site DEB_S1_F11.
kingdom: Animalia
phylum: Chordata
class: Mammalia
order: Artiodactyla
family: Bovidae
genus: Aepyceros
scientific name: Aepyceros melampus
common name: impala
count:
☆ ☆ ☆ ☆ ☆
Reproduce, please, every line of the records above without alteration.

site DEB_S1_F11.
kingdom: Animalia
phylum: Chordata
class: Mammalia
order: Artiodactyla
family: Bovidae
genus: Aepyceros
scientific name: Aepyceros melampus
common name: impala
count:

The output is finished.